=== Input for this task ===
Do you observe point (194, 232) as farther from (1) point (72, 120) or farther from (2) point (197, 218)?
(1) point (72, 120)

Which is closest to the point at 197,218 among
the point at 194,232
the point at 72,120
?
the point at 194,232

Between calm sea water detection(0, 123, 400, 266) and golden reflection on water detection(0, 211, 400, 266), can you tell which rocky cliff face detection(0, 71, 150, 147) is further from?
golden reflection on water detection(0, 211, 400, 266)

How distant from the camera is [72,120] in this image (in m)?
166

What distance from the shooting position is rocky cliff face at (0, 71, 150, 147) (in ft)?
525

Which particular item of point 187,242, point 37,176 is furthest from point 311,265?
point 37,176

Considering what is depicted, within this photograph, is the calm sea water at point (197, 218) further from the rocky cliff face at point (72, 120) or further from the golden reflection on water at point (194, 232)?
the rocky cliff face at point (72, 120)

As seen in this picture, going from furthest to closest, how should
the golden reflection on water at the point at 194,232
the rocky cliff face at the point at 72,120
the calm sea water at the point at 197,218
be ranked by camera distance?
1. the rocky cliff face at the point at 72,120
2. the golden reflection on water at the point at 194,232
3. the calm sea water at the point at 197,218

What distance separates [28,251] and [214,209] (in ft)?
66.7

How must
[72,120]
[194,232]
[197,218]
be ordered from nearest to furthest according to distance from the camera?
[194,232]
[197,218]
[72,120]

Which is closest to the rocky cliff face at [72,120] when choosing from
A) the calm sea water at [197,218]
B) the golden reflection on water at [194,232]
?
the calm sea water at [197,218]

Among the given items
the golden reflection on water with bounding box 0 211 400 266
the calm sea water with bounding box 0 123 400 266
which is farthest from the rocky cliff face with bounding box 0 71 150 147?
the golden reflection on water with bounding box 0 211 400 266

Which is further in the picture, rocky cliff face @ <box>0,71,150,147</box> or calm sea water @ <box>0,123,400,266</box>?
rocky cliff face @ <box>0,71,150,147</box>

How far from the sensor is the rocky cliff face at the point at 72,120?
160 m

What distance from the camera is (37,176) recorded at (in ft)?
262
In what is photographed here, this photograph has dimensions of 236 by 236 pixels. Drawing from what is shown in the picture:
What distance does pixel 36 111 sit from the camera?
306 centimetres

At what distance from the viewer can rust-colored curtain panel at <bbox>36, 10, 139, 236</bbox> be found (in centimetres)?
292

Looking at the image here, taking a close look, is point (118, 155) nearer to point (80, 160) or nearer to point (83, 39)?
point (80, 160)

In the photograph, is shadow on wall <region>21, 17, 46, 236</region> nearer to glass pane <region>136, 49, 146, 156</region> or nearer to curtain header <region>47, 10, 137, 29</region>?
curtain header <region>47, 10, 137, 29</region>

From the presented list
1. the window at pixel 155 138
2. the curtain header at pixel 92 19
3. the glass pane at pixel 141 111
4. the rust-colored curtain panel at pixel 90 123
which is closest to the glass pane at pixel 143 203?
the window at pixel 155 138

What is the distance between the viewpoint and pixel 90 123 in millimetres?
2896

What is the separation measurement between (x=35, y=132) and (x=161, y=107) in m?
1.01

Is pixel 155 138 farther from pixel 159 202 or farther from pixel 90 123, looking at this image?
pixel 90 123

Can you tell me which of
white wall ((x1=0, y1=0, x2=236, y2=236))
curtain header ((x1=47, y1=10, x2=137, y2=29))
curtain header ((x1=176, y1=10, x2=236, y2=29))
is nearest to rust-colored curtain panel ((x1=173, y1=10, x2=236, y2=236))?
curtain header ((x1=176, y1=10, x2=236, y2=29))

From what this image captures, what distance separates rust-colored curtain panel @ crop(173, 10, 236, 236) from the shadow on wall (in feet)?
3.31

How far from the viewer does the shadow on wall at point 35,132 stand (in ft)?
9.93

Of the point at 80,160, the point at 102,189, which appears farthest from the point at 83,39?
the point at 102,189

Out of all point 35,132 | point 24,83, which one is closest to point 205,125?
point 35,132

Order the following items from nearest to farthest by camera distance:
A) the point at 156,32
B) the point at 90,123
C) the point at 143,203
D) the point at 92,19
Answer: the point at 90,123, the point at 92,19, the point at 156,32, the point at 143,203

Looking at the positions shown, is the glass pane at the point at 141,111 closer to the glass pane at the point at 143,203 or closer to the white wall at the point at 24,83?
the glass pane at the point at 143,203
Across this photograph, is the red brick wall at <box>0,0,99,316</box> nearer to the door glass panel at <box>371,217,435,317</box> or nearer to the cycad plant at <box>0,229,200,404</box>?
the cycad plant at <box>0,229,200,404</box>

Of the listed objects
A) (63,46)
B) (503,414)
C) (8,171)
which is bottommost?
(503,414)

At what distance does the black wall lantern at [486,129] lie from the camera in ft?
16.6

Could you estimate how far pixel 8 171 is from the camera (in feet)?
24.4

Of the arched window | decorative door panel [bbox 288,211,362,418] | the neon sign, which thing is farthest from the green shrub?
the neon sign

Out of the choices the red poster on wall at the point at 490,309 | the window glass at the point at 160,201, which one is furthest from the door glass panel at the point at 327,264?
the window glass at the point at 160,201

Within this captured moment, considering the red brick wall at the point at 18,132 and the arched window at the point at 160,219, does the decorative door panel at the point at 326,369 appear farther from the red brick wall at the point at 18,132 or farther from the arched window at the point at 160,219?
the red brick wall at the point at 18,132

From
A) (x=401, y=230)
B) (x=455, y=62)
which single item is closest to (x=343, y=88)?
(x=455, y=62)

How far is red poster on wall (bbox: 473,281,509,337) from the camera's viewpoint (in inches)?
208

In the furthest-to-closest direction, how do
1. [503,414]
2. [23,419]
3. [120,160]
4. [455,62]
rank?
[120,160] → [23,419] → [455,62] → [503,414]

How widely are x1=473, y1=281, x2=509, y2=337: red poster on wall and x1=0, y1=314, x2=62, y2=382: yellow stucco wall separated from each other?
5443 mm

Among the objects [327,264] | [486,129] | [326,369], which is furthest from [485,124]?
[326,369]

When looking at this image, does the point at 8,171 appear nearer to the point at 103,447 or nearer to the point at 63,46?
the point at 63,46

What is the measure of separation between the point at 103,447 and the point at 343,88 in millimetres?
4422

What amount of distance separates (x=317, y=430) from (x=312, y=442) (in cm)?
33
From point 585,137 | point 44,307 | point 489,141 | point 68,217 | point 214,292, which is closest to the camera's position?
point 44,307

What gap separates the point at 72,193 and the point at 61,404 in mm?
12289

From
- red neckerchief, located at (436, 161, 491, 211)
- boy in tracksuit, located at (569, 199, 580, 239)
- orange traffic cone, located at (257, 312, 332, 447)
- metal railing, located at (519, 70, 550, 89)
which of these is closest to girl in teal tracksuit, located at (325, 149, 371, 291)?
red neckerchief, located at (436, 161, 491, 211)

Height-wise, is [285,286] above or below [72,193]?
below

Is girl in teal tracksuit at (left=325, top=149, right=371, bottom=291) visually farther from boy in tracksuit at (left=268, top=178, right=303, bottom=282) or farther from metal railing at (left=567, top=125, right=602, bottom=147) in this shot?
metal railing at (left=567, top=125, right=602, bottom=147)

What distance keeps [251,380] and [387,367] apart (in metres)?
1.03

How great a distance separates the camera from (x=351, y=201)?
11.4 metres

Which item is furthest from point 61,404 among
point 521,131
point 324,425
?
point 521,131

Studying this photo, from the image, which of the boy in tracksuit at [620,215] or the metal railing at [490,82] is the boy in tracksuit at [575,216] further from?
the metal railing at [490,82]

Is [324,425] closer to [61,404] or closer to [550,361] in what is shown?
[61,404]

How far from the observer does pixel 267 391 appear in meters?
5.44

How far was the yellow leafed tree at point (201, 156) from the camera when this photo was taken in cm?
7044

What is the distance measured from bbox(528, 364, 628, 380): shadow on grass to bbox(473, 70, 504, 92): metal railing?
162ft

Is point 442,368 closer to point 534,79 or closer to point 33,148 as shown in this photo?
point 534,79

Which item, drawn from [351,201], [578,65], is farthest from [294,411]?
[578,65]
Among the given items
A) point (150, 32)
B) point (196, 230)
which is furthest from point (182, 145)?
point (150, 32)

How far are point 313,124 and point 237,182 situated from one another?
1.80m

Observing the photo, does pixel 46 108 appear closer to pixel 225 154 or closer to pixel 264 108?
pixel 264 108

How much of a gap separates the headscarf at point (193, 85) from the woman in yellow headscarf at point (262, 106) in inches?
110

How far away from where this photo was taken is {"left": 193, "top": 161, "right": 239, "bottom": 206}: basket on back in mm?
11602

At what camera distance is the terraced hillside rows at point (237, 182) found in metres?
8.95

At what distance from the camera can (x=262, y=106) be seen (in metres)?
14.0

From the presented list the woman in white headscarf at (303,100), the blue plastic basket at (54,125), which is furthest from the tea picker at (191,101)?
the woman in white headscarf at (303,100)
===
Directions for this task: Find the line that contains "Is [324,425] closer". Repeat it and every line after it, exactly as written, up to and including the last line of the records above.

Response to this task:
Is [324,425] closer to [61,404] or closer to [550,361] in what is shown?
[61,404]

How far from the observer does pixel 267 391 appear in meters?
5.44

How far was the yellow leafed tree at point (201, 156) from the camera when this photo was taken in cm?
7044

What is the distance measured from bbox(528, 364, 628, 380): shadow on grass to bbox(473, 70, 504, 92): metal railing?
162ft

Is point 442,368 closer to point 534,79 or closer to point 33,148 as shown in this photo?
point 534,79

Which item, drawn from [351,201], [578,65], is farthest from [294,411]?
[578,65]
Among the given items
A) point (150, 32)
B) point (196, 230)
which is furthest from point (182, 145)?
point (150, 32)

How far are point 313,124 and point 237,182 situated from one another?
1.80m

Observing the photo, does pixel 46 108 appear closer to pixel 225 154 or closer to pixel 264 108?
pixel 264 108

How much of a gap separates the headscarf at point (193, 85) from the woman in yellow headscarf at point (262, 106) in inches?
110

How far away from where this photo was taken is {"left": 193, "top": 161, "right": 239, "bottom": 206}: basket on back in mm?
11602

At what camera distance is the terraced hillside rows at point (237, 182) found in metres?
8.95

At what distance from the camera can (x=262, y=106) be seen (in metres)?
14.0

From the presented list the woman in white headscarf at (303,100), the blue plastic basket at (54,125), which is furthest from the tea picker at (191,101)?
the woman in white headscarf at (303,100)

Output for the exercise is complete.